The Domain Expert will provide the specific details needed, and if any additional data sourcing is required, the Data Engineer estimates it will take around 2 days to complete the ingestion process.
response.messages

# [{'content': None,
#   'refusal': None,
#   'role': 'assistant',
#   'audio': None,
#   'function_call': None,
#   'tool_calls': [{'id': 'call_G8OuCntOaTxLgE6mx3nyDgFS',
#     'function': {'arguments': '{}', 'name': 'transfer_to_agent_domain_expert'},
#     'type': 'function'},
#    {'id': 'call_9LChBH27bVNJR27YQg17xOIQ',
#     'function': {'arguments': '{}', 'name': 'transfer_to_agent_data_engineer'},
#     'type': 'function'}],
#   'sender': 'Agent Leader'},
#  {'role': 'tool',
#   'tool_call_id': 'call_G8OuCntOaTxLgE6mx3nyDgFS',
#   'tool_name': 'transfer_to_agent_domain_expert',
#   'content': '{"assistant": "Agent Domain Expert"}'},
#  {'role': 'tool',
#   'tool_call_id': 'call_9LChBH27bVNJR27YQg17xOIQ',
#   'tool_name': 'transfer_to_agent_data_engineer',
#   'content': '{"assistant": "Agent Data Engineer"}'},
#  {'content': 'Please wait while I gather the necessary information from the Domain Expert Agent regarding the tables and columns useful for loan applications.

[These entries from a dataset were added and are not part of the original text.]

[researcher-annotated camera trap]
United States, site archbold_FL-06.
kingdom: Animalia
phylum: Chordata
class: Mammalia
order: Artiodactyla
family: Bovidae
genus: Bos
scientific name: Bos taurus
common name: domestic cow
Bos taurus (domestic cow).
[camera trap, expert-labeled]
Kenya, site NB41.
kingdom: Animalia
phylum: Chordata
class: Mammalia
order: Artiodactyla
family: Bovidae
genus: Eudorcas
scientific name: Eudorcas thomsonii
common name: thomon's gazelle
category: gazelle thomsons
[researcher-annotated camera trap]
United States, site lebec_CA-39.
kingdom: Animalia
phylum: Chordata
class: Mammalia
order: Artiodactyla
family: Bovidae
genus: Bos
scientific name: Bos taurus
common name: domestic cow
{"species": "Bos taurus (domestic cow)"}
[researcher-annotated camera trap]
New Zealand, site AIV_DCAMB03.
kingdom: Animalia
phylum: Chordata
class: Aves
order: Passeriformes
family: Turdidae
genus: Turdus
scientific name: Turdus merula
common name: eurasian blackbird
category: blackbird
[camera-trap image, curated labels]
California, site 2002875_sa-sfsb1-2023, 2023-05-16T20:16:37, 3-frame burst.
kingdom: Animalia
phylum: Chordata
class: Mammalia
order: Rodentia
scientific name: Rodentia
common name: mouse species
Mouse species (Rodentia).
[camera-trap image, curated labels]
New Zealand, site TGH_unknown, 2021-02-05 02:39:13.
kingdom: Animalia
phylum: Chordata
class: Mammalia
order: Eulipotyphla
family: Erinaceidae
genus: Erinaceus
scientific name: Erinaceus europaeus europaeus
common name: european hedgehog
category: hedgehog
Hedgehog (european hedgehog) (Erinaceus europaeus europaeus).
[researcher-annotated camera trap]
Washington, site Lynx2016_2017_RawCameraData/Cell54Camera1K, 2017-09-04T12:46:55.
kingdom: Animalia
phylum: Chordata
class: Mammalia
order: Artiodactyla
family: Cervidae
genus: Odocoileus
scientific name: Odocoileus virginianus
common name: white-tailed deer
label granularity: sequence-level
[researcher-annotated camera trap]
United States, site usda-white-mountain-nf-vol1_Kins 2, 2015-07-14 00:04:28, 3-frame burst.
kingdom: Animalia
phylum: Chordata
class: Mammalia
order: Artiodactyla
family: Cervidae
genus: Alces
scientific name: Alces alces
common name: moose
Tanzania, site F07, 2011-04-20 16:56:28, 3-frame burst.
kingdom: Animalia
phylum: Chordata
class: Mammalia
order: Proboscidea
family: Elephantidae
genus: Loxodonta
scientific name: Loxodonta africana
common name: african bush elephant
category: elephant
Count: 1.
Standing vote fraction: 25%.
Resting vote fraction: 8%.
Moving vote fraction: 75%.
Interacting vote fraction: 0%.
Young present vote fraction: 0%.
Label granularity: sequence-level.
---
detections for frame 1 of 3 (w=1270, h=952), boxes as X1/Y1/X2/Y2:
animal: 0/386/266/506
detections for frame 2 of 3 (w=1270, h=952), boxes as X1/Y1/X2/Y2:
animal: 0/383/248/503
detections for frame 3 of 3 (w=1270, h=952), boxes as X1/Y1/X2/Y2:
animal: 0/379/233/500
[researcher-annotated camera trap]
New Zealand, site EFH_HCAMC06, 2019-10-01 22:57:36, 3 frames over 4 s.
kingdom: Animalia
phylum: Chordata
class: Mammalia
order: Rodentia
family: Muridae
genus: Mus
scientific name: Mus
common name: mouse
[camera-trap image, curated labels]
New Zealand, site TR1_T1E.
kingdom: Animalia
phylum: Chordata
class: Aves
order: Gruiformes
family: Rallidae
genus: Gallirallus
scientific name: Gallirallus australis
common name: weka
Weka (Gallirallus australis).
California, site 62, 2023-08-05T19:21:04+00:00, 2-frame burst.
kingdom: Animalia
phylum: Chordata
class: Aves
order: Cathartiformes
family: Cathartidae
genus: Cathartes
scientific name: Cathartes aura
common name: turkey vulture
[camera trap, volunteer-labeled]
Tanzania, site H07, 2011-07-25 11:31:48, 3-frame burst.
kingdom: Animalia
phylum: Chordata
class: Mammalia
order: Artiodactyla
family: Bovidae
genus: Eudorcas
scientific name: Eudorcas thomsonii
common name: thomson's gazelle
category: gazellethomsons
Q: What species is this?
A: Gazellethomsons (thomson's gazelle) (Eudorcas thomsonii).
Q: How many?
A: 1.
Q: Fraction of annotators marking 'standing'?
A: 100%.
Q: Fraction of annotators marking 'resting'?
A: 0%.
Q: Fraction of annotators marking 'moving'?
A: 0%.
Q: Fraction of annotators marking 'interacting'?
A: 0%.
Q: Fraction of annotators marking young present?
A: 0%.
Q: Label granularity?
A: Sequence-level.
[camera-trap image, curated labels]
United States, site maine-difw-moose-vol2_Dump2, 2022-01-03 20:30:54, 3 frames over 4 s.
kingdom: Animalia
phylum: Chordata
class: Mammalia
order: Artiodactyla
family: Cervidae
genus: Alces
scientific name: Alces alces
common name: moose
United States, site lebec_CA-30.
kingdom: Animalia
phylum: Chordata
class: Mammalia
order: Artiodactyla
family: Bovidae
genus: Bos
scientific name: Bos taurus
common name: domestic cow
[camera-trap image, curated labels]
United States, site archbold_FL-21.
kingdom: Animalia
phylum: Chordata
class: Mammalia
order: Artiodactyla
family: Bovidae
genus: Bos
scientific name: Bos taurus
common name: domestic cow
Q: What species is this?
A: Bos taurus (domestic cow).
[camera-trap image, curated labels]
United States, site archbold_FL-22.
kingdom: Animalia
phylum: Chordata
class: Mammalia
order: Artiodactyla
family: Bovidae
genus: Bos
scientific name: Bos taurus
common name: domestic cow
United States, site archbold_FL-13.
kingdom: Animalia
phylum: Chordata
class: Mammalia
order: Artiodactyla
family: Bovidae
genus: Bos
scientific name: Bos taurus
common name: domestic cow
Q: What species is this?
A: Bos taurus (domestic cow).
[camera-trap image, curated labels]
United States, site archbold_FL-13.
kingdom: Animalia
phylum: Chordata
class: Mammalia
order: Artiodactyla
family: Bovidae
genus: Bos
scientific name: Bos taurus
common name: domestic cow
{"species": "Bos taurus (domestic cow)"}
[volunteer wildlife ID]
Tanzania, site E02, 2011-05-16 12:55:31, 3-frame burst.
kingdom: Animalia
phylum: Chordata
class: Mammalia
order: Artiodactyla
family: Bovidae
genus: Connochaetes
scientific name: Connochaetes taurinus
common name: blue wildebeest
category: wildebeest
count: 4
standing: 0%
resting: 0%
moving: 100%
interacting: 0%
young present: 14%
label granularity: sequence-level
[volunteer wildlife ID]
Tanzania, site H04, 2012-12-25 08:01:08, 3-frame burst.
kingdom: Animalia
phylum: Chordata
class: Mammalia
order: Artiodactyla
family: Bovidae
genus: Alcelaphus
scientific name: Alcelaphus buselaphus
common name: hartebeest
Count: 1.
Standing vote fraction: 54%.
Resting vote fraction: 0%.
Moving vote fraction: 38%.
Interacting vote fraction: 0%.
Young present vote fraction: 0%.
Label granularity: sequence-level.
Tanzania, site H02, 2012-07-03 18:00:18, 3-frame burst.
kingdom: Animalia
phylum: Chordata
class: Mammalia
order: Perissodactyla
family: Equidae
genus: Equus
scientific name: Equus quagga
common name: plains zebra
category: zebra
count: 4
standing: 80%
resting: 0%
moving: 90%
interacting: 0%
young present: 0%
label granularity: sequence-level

Additionally, I am coordinating the timeline for acquiring any missing information with the Data Engineer. \n\nThe Domain Expert will provide the specific details needed, and if any additional data sourcing is required, the Data Engineer estimates it will take around 2 days to complete the ingestion process.',
#   'refusal': None,
#   'role': 'assistant',
#   'audio': None,
#   'function_call': None,
#   'tool_calls': None,
#   'sender': 'Agent Data Engineer'}]

The framework still did not work as expected by the following detail:

  1. Not returning answer from Agents to User.
  2. Sender should be Leader Agent, not Data Engineer Agent according to prompts.